Kit Williams’ *Masquerade* launched the armchair treasure hunt genre in 1979, embedding an eighteen-carat gold hare’s location through sightline ciphers and geometric clues across watercolor paintings. You’ll find physics teachers Mike Barker and John Rousseau actually cracked Williams’ code in 1982, though controversy surrounds Dugald Thompson’s discovery using insider information. The phenomenon spawned similar hunts like *The Secret* and *The Golden Owl*—some remaining unsolved for decades—while modern iterations evolved into digital cryptograms and augmented reality challenges that demand collaborative decryption across platforms, transforming casual puzzlers into obsessive cipher-breakers chasing layered secrets.
Key Takeaways
- Masquerade (1979) launched the treasure hunt genre, hiding an 18-carat gold hare via complex visual puzzles, selling two million copies worldwide.
- The Secret (1982) by Byron Preiss hid ceramic casques across US cities using cryptic verses and paintings; most remain undiscovered.

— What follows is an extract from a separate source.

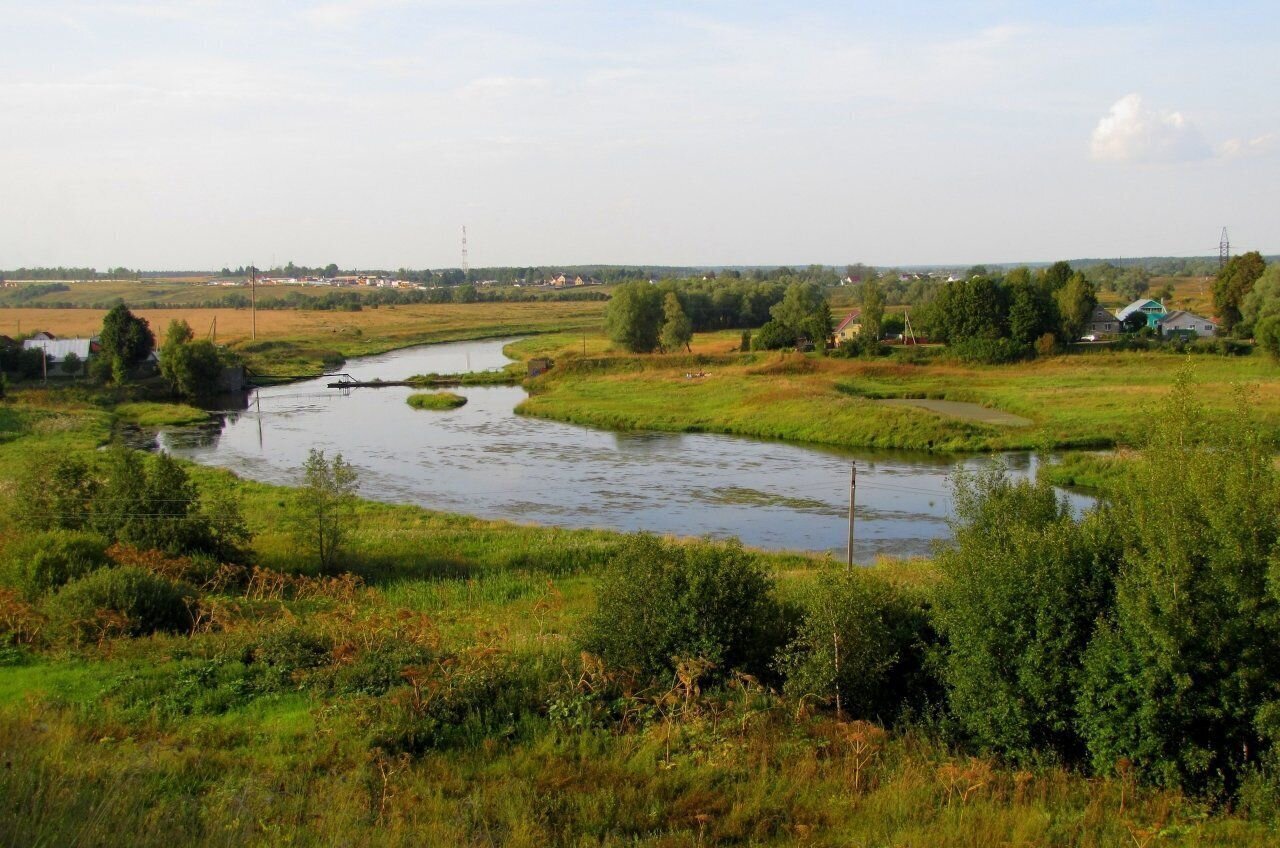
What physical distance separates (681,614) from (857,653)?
5.85 feet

- The Golden Owl (1993) by Max Valentin combined cryptography and symbolic imagery across France; it remains unsolved decades later.
- Modern puzzle hunts evolved digitally with augmented reality, cryptograms, leaderboards, and timed challenges like Jane Street’s Postcard Pursuit.
- Masquerade’s solution required decoding visual sightlines and a magic square grid; physics teachers Mike Barker and John Rousseau solved it first.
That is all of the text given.